La flor de cresta de gallo, conocida científicamente como Celosia argentea y también como terciopelo, adorna las ofrendas y tumbas durante el Día de Muertos en Oaxaca con sus vibrantes tonos rojos, morados y anaranjados. Este elemento floral guía a las almas de los difuntos de regreso al mundo de los vivos, evoca valentía, pasión e inmortalidad, y refuerza la conexión eterna entre vivos y ancestros. Su textura aterciopelada y forma lanceolada la distinguen como símbolo de fuerza y resistencia ante la fragilidad de la existencia.
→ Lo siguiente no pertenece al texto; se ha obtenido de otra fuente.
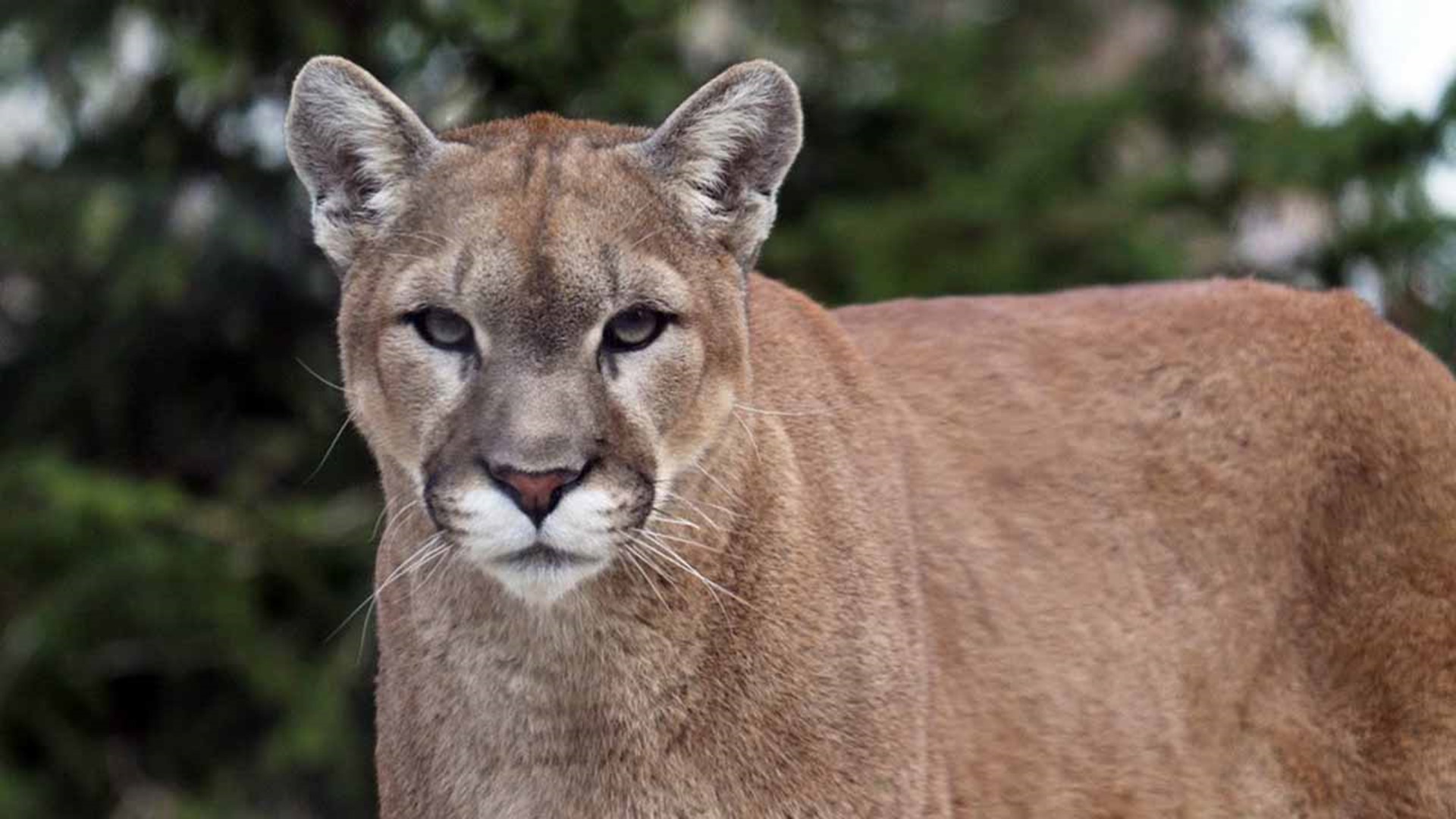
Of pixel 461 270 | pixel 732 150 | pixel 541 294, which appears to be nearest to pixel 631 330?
pixel 541 294

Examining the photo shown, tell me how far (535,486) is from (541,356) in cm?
34

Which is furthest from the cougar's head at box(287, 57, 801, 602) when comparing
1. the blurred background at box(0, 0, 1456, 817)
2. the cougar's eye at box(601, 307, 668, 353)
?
the blurred background at box(0, 0, 1456, 817)

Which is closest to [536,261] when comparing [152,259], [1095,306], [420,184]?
[420,184]

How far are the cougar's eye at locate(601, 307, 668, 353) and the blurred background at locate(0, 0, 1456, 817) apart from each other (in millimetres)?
4052

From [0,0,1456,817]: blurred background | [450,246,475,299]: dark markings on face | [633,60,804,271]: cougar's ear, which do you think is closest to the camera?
[450,246,475,299]: dark markings on face

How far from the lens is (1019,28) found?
1271 cm

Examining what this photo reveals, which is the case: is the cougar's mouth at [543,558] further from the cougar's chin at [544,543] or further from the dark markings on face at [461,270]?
the dark markings on face at [461,270]

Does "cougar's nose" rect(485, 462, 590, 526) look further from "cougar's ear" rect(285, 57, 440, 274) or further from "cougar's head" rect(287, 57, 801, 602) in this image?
"cougar's ear" rect(285, 57, 440, 274)

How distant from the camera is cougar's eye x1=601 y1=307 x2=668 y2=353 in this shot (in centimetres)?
496

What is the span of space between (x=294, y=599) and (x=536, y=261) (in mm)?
6042

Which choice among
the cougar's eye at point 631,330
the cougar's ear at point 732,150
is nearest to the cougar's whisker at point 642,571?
the cougar's eye at point 631,330

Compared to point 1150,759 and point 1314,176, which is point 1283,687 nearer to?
point 1150,759

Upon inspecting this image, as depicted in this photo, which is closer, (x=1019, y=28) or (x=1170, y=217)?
(x=1170, y=217)

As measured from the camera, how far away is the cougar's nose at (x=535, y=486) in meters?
4.66
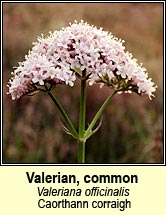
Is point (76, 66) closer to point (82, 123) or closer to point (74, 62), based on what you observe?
point (74, 62)

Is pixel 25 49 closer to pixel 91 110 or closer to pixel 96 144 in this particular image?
pixel 91 110

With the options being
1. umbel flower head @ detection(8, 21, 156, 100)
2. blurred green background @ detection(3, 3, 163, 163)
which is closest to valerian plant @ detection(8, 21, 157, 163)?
umbel flower head @ detection(8, 21, 156, 100)

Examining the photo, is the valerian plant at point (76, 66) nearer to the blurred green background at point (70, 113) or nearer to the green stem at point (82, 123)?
the green stem at point (82, 123)

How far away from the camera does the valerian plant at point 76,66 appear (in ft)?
11.0

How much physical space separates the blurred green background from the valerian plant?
2.18m

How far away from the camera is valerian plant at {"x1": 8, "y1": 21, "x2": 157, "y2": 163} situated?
11.0 feet

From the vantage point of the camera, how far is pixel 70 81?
332 cm

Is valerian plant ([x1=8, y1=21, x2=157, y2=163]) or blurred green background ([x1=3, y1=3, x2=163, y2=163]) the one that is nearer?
valerian plant ([x1=8, y1=21, x2=157, y2=163])

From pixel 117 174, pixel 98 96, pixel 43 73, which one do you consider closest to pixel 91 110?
pixel 98 96

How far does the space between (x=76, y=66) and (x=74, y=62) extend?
0.03m

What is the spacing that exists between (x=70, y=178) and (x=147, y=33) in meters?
6.92

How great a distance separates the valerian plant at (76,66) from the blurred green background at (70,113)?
7.15ft

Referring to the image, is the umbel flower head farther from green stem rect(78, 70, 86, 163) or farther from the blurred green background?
the blurred green background

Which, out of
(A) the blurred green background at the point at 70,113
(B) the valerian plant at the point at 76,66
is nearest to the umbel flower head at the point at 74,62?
(B) the valerian plant at the point at 76,66
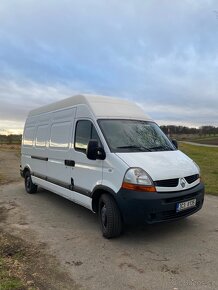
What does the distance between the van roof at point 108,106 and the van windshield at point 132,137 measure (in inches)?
7.1

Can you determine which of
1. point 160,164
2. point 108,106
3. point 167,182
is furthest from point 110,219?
point 108,106

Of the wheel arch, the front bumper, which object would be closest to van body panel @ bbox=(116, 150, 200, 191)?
the front bumper

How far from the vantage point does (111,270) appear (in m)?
4.21

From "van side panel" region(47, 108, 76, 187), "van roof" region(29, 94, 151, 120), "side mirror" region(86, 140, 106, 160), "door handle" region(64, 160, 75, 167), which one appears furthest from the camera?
"van side panel" region(47, 108, 76, 187)

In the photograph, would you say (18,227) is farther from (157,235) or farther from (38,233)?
(157,235)

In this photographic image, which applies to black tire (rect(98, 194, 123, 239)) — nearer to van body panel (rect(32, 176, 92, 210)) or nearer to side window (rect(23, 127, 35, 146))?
van body panel (rect(32, 176, 92, 210))

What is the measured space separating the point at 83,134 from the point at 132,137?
1.04 meters

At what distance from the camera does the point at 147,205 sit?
4910mm

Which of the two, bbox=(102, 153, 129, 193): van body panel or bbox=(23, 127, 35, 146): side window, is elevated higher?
bbox=(23, 127, 35, 146): side window

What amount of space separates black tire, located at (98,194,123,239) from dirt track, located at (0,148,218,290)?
0.48 feet

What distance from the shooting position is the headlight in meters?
4.97

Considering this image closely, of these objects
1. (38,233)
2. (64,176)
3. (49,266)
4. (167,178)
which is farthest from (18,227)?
(167,178)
Floricultores de comunidades como San Antonino Castillo Velasco y Tlacolula de Matamoros cultivan esta planta con técnicas transmitidas por generaciones, en un proceso que exige tierra preparada y un «don» especial del sembrador. Alrededor de 70 campesinos participan en su siembra y cosecha, que se intensifica meses antes de la festividad para abastecer altares y panteones. La tradición, arraigada por más de un siglo, incluye concursos locales que celebran la dedicación agrícola y cultural.
En las ofrendas, la cresta de gallo complementa a la flor de cempasúchil al añadir nostalgia, alegría y consuelo tras la pérdida, mientras representa la sangre de Cristo y la resurrección en un sincretismo prehispánico-católico. Sus colores evocan luto y efimeridad, y su uso ornamental fortalece la memoria colectiva en rituales que honran a los seres queridos. Esta práctica no solo preserva valores comunitarios, sino que integra la flor como emblema de trascendencia en la celebración oaxaqueña.